Oltre a discutere dell’importanza dei media “tradizionali”, da alcune stagioni si parla molto anche del reale valore di alcuni format istituzionali del settore come le fashion week e le sfilate. Dal vostro punto di vista hanno ancora senso?

La sfilata resta il sogno di tutti noi “giovani” designer, come traguardo e insieme inizio di un percorso. La domanda quindi, secondo me, non è SE questa forma di comunicazione abbia ancora un valore, ma QUANDO (e COME) presentarla. Grandi nomi hanno stabilito e proposto calendari propri e proprie modalità, pensiamo a Proenza che sfila con il suo pret-a-porter in momenti dell'anno dedicati alla couture o all'uomo, Wang che presenterà la sua main collection nel periodo dedicato alle pre, o Tom Ford – ma sarebbero molti altri gli esempi – che sfila in città sempre diverse. Quindi forse sono proprio le fashion week e i calendari che andrebbero rivisti, secondo ritmi nuovi e probabilmente meno frenetici. È innegabile che per le piccole realtà 4 collezioni all'anno siano difficili da presentare e pare che si assista in generale ad una auspicabile riduzione della proposta che torni a presenziare sul mercato per tempi più lunghi, per dare più spazio alla creatività e favorire anche distributori e rivenditori.

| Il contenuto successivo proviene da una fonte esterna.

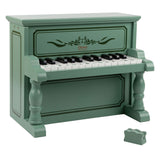 Piano vintage in legno classico in legno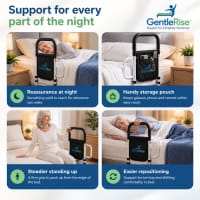 GentleRise™ Bed Support Rail 2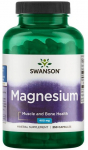 Swanson Magneesium, 200 mg - 250 kapslit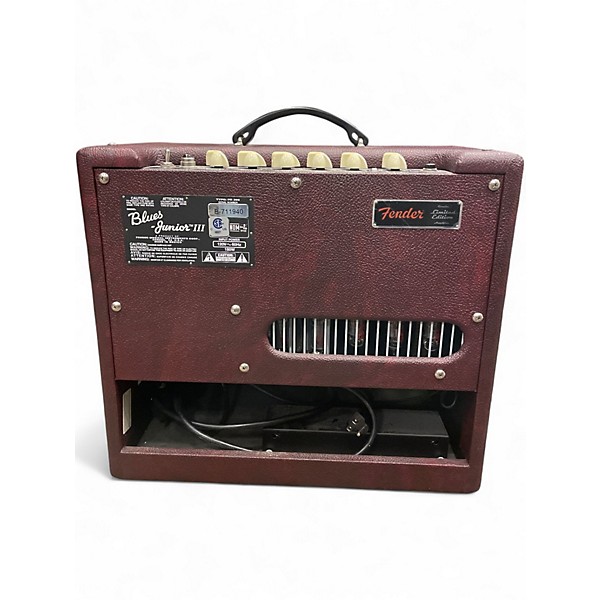 Used 2017 Fender Blues Junior III 15W 1x12 Tube Guitar Combo Amp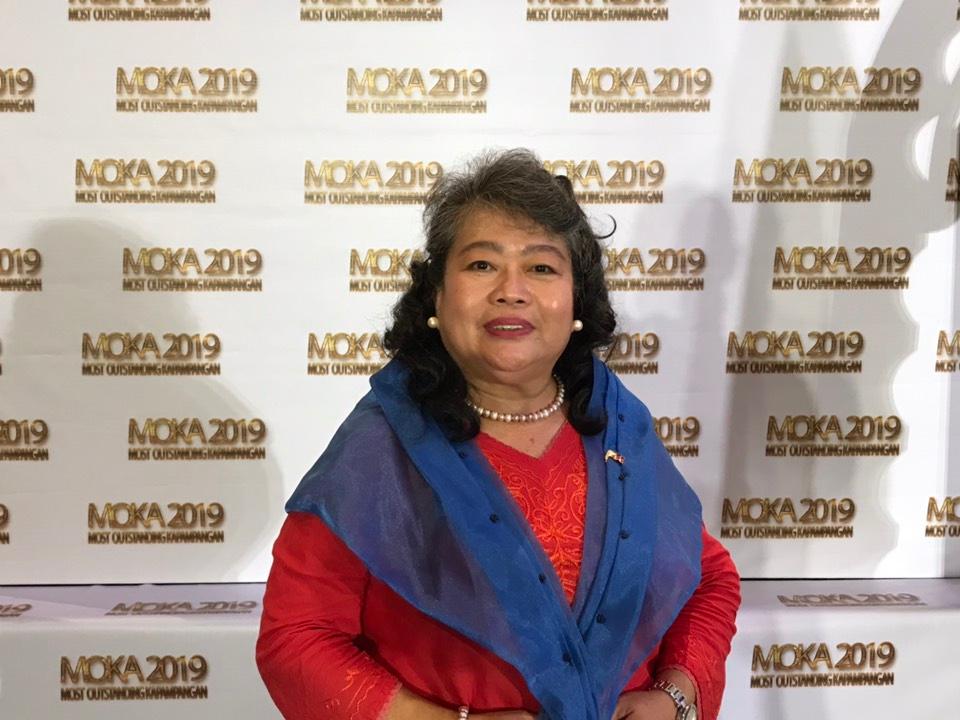 actor Cecile Yumul large photo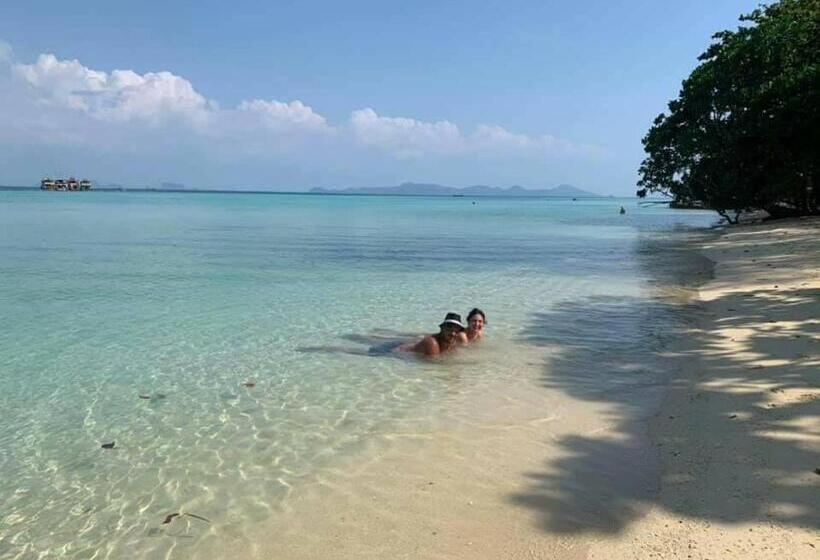 חדר סטנדרט נוף לים, Mali Kradan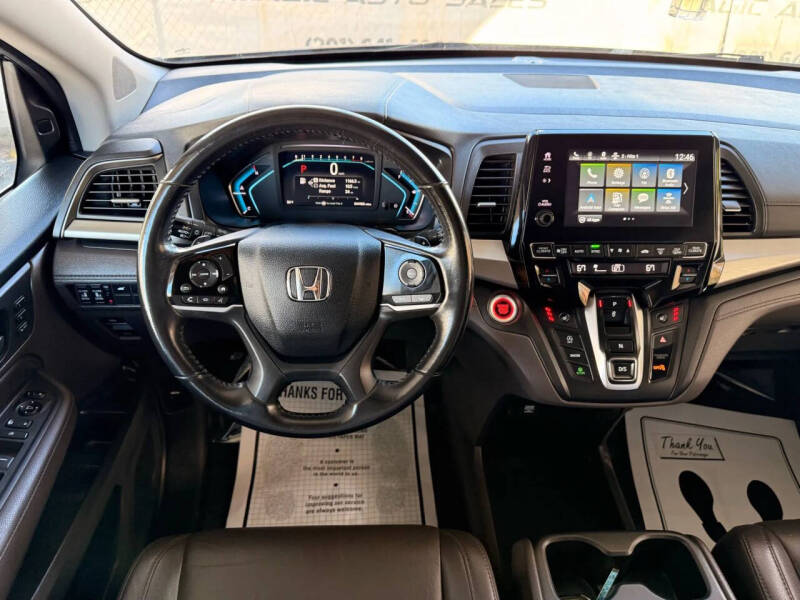 2020 Honda Odyssey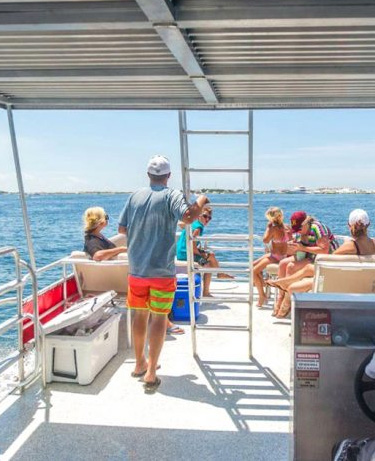 pontoon boat rental in Florida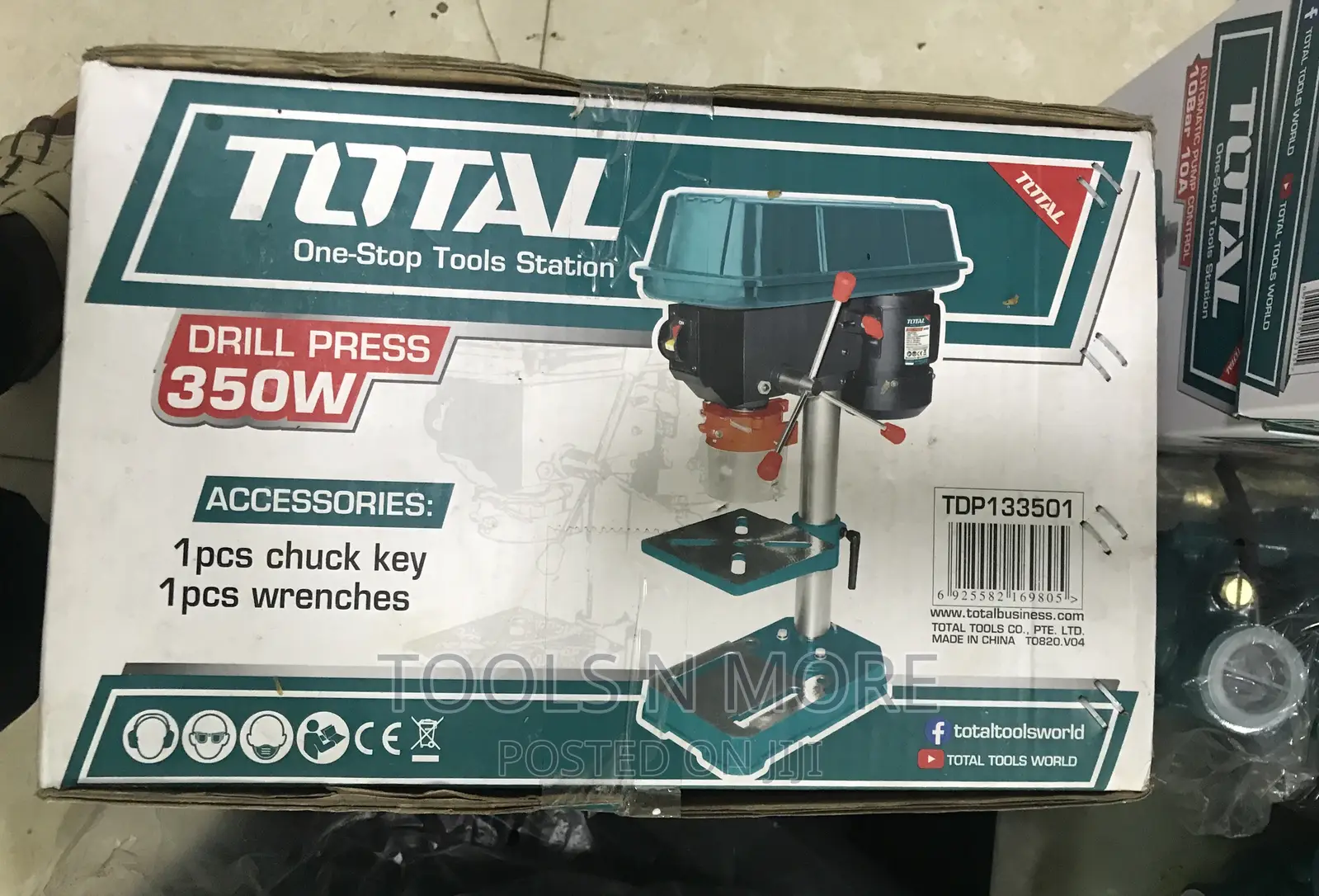 TOTAL Drill Press 350W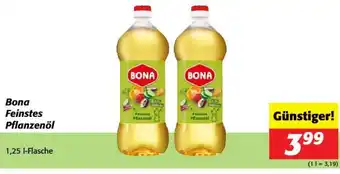 Nah&Frisch Bona feinstes pflanzenöl Angebot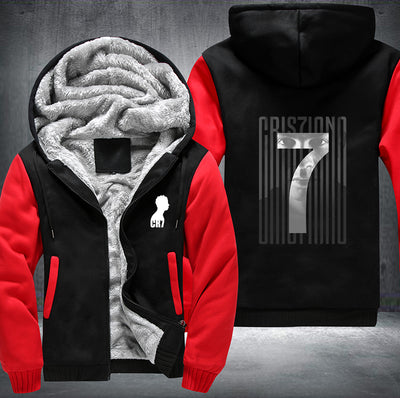 Cristiano 7 Fleece Hoodies Jacket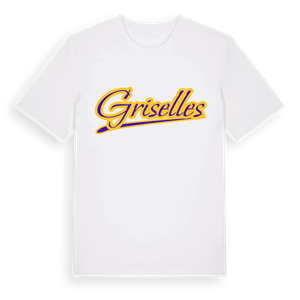 Griselles baseball t-shirt – ekologisk bomull t-shirt från Pinshirt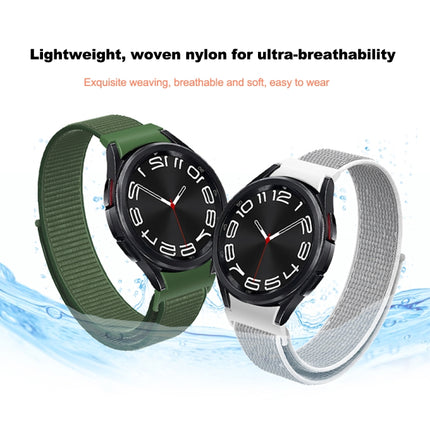 Woven Nylon Loop Watch Band, For Samsung Galaxy Watch  7 / 6 - DealBuddy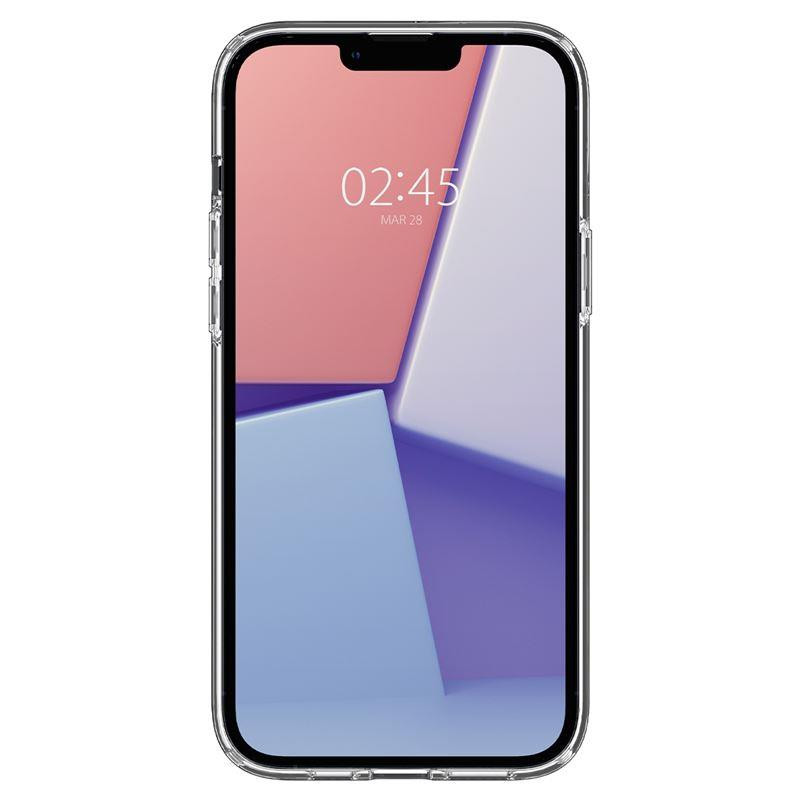 Spigen Ultra Hybrid Mag Dėklas su MagSafe, skirtas iPhone 14 Plus – skaidrus ir juodas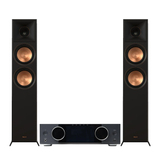 Onkyo Muse Y-50 Network Streamer Integrated Amplifier | Klipsch RP-6000F II Floor Standing Speakers - Pair - Bundle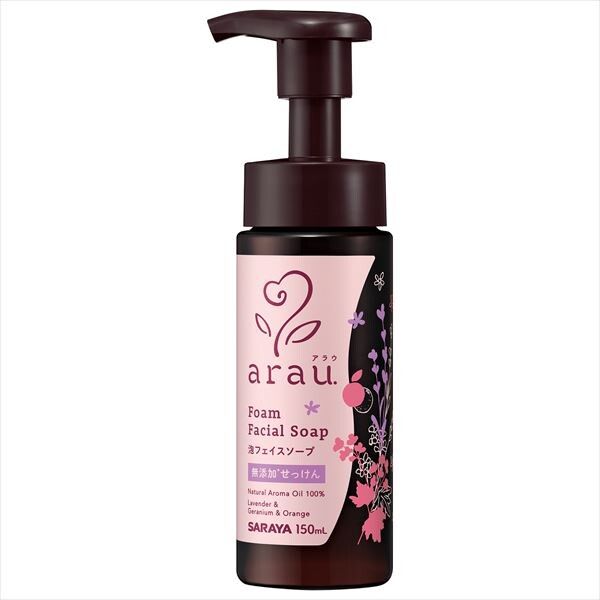 Arau. 泡沫潔面皂 150mL（潔面／卸妝）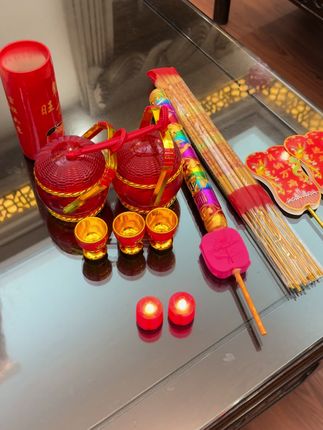中秋赏月套装安排!#潮汕习俗 #诸事顺利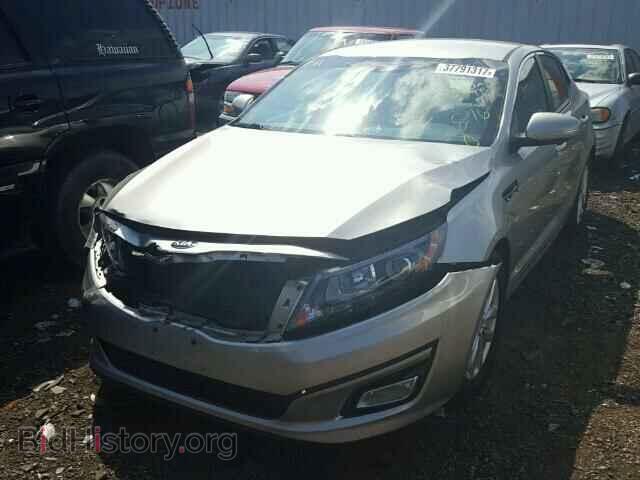 2014 KIA OPTIMA - VIN: 5XXGM4A79EG314550 - Фото 2
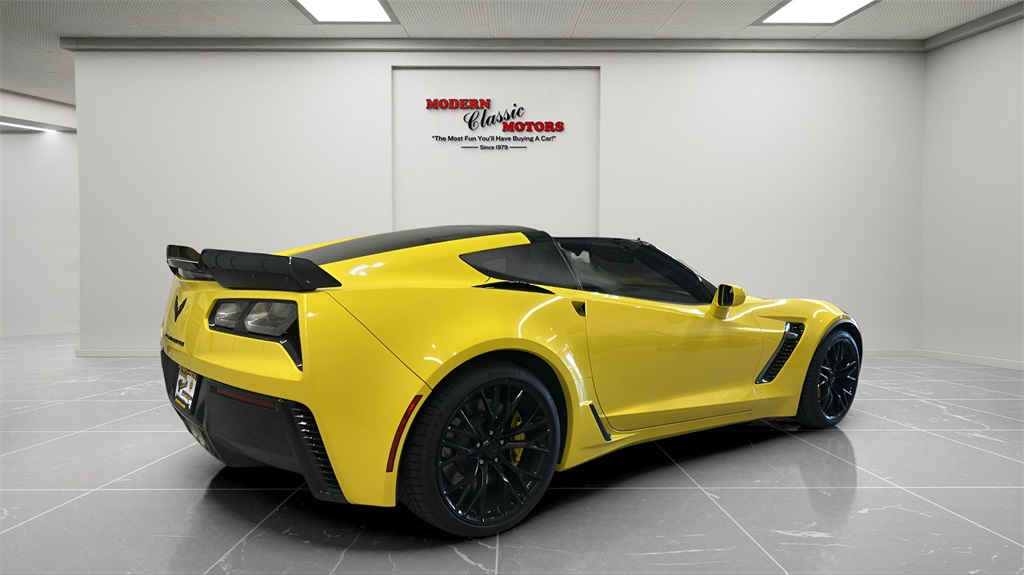 2019 Chevrolet Corvette Z06 3LZ Coupe photo 7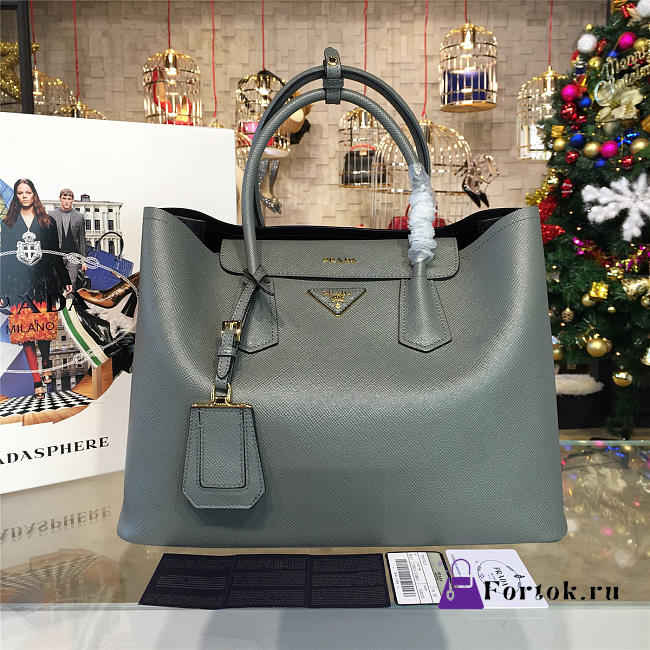 Prada double bag 4138 35cm - 1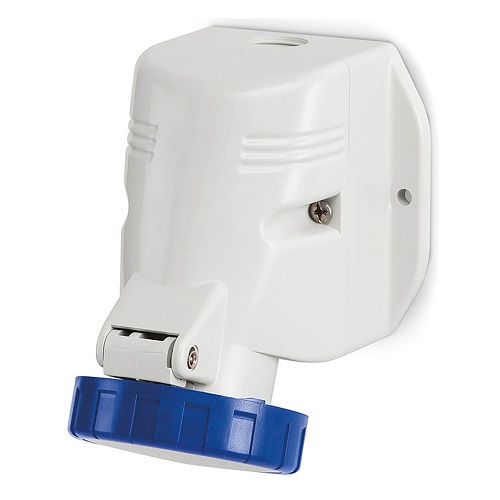 

Розетка настенная DKC DIS5181653T IP67 16A 2P+E 230В, "Quadro", DIS5181653T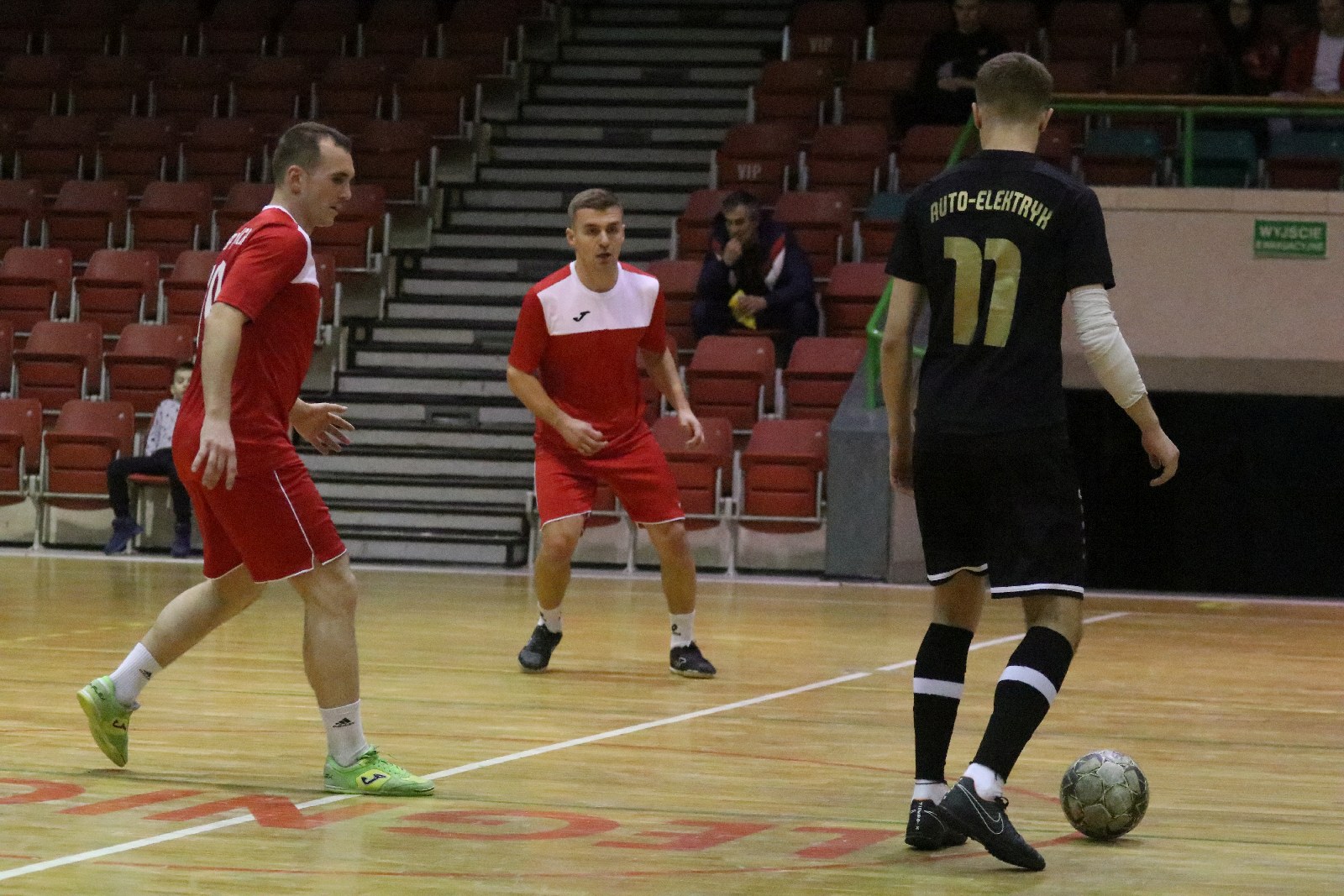 Legnicka Liga Halowa Saller Cup: Fire lepszy od Auto-Elektryka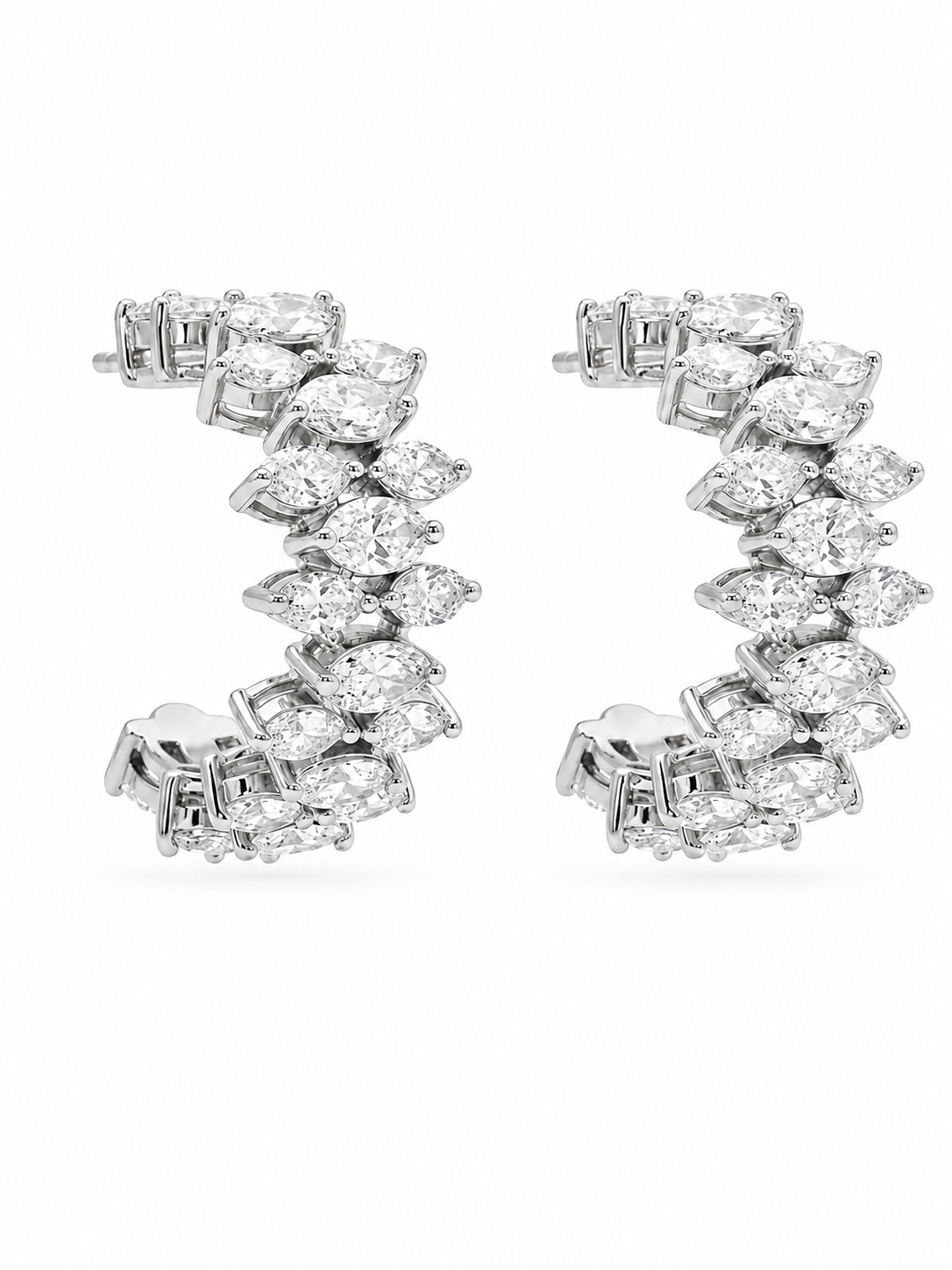 Aretes Jardín Real Laurel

La rivoluzione digitale si è inserita anche nella vita quotidiana delle aziende, a partire dalla catena distributiva. Ci sono dei processi che avete digitalizzato e quali vantaggi credi apporti questa integrazione?

La digitalizzazione è espressione del nostro presente ma il nostro lavoro è ancora fortemente legato alla manualità. Certamente cartamodelli e dati tecnici vengono informatizzati e tutta la filiera commerciale, dalla vendita in showroom al cliente finale, passa attraverso il multimediale. Devo però dire che la componente digitale a cui personalmente sono più legato è la stampa che contraddistingue da sempre il mio lavoro e la ricerca di A-lab Milano. Da alcuni anni quello di Tecniche di Stampa Digitale è anche il corso che tengo in NABA. Attraverso di esso provo a trasmettere ai miei studenti che il digitale non deve essere un sostituto della creatività ma un suo prezioso alleato.

Secondo lo State of Fashion 2018 di The Business of Fashion, a causa del bisogno costante di novità nel settore, un numero crescente di aziende consolidate tenterà di emulare quelle che sono le qualità delle start-up. Quali sono, invece, i progetti futuri di un brand come A-lab Milano?

Sicuramente le grandi aziende stanno cercando di proporre prodotti sempre nuovi e alternativi anche se la mia sensazione è che tutti gli attori che fanno da tramite tra noi designer e i clienti finali continuino a spingere per una riproduzione delle dinamiche dei grandi gruppi, in tema di anticipo e ampiezza delle collezione e competitività dei prezzi, tutto ciò a discapito della creatività e dell'identità. Anche per questo uno dei progetti su cui sto lavorando è il lancio di un temporary shop online per proporre una selezione di capi disponibili per un limitato periodo di tempo, soggetti ad un frequente turnover e in numero ridotto, per offrire un prodotto esclusivo e sempre differente.

E il futuro dell’industria della moda?

L'industria della moda è in un momento di grandi cambiamenti, una fase di ricerca di nuovi equilibri e nuove strategie. Molte di quelle che erano considerate certezze sia a livello commerciale che creativo sono state messe in discussione. È cambiato il consumatore e il suo approccio alla moda, è cambiato il modo di comunicarla e sta cambiando il modo di presentarla. Non saprei dire quale sarà il futuro della moda ma voglio augurarmi che ci sia un ritorno ad una moda meno omologata, fatta di idee, creatività e soprattutto identità stilistica. Quella moda fatta anche di sogni e immaginazione.